Alterations of the Software Architecture Archive#
The main objective of an archive is to store facts forever. As such, it can be viewed as an append-only infrastructure. However, it may be necessary to alter the content of the archive to account for removal or alteration requests that may happen for several reasons.
We currently consider 2 types of alterations that may have to be applied to the archive:
content removal: some objects stored in the archive should not be visible any more; these can be either removed entirely or masked, depending on the situation.
personal identity modification: some personal information (namely the name and email of a person) needs not to be visible any more.
Note
We will not discuss in this section the administrative process of receiving, handling and processing an alteration request of the Software Heritage Archive. We will only focus on the technical aspects of the processes involved, and their impact on the architectural design.
Types of alteration#
Content removal#
A content removal request starts from one (or more) origin. All the removal handling process is based on an origin.

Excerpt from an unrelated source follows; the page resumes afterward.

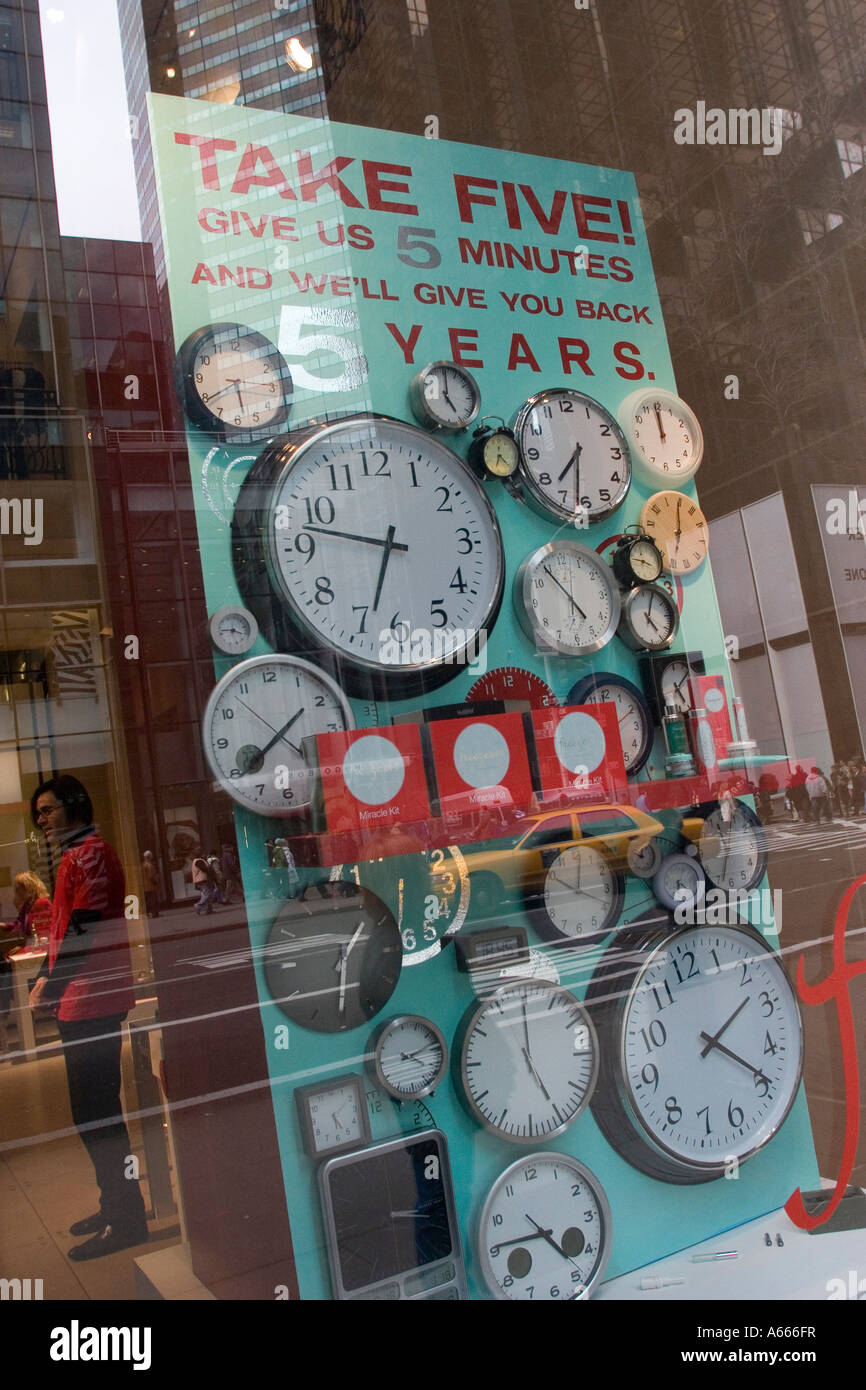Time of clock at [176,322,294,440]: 5:39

When dealing with a content removal request that needs to be applied to the archive, the following steps need to be done:
identify all the objects in the archive (mostly in the Merkle DAG) that need to be removed,
build a properly encrypted recovery bundle with all the objects listed previously,
store and identify this bundle in a dedicated storage,
remove all the identified
Content
objects from all the objstorages under the legal and technical responsibility of Software Heritage,remove all the identified objects from all the storages under the legal and technical responsibility of Software Heritage,
remove all the identified objects from all the secondary data silos, namely the kafka journal, them search index, the compressed graph and the vault cache,
possibly: ensure the origins the removal request is targeting are excluded from any future archival
Note that handling archive content removal can also imply masking them (temporarily or permanently); for example during the examination process of suppression request, it might be necessary to hide all the impacted objects until a decision is made for each of them.
Name change#
A person may ask for their former identity not to be published any more. When this request has been handled and accepted, any occurrence of the former identity of the person associated with archived version control system objects (such as commits) will be replaced by the new one when using the public endpoints of the archive (namely, browsing the archive, using public APIs, using the vault).
Note that currently, only Revision
and
Release
objects are affected by the
process.
Read Access - Altering results#
The Software Heritage component responsible for altering returned objects is the
MaskingProxyStorage
. It handles both the cases of
content that are still present in the archive but need to not to be published,
and the application of active name change requests. It stores in a dedicated
database a map of email to current display name to used to alter returned
Revision and Release objects, and a series of tables dedicated to handling
masking requests. These allow not to return at all an object from the archive
if it’s under a currently active masking request.
As such, all the publicly accessible storage instances – be it from the web
frontend, the public API (REST and GraphQL) or the vault service – are
using an access path that pass through the MaskingProxyStorage
.
Note that for services like the vault, it will make it fail to perform the requested cooking in some cases (especially for git history cooking, where the cryptographic integrity of the generated git content is altered, thus invalid.)
Write Access - Preventing ingesting origins#
When an origin has been identified as forbidden for any future archiving, we
use a dedicated storage proxy in the writing path to the archive to ensure this
cannot happen. The corresponding Software Heritage component is the
BlockingProxyStorage
. It is a simple proxy
storage keeping a list of forbidden origin URLs in a dedicated database, and
enforcing any matching origin URL to be ingested in the archive.